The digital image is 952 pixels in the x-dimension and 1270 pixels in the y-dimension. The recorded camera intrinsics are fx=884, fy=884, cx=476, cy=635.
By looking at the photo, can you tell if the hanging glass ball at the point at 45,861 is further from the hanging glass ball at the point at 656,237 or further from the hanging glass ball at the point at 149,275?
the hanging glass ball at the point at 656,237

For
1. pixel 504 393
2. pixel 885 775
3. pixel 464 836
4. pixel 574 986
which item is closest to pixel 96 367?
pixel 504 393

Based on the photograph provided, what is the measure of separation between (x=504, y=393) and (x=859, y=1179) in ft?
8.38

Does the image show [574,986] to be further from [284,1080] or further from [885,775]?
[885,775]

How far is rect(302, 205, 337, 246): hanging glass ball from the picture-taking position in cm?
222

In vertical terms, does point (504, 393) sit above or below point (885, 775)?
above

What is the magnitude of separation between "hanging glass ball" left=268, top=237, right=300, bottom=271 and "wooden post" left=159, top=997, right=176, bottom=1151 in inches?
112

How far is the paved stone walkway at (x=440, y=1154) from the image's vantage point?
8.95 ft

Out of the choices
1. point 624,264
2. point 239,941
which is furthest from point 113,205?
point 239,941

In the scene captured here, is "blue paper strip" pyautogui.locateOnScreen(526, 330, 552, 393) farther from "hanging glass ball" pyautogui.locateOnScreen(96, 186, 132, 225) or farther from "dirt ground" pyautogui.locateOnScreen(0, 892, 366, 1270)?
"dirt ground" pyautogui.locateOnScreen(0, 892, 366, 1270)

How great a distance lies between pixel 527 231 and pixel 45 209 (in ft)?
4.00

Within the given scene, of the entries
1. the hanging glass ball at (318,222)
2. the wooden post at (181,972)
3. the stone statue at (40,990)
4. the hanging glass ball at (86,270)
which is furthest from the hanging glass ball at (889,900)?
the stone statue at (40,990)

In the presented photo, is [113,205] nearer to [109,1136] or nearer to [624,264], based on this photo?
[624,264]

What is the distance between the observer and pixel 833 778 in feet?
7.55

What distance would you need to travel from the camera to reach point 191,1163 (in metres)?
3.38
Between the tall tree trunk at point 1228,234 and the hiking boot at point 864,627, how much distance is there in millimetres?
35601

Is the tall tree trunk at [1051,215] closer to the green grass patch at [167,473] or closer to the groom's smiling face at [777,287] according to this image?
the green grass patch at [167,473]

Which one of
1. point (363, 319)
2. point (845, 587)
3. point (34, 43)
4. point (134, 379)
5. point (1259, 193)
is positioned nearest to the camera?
++++++++++
(TASK DETAILS) Repeat, without any changes, the part of the data above that opens with the line containing "Between the tall" and runs to the end of the data.

(RESPONSE FOR THIS EXERCISE)
Between the tall tree trunk at point 1228,234 and the hiking boot at point 864,627, how much distance is there in millimetres?
35601

Is the tall tree trunk at [1051,215] closer to the green grass patch at [167,473] or closer to the groom's smiling face at [777,287] according to this image?
the green grass patch at [167,473]

Which one of
1. point (363, 319)
2. point (845, 587)
3. point (34, 43)
4. point (134, 379)
5. point (1259, 193)
is positioned nearest to the camera?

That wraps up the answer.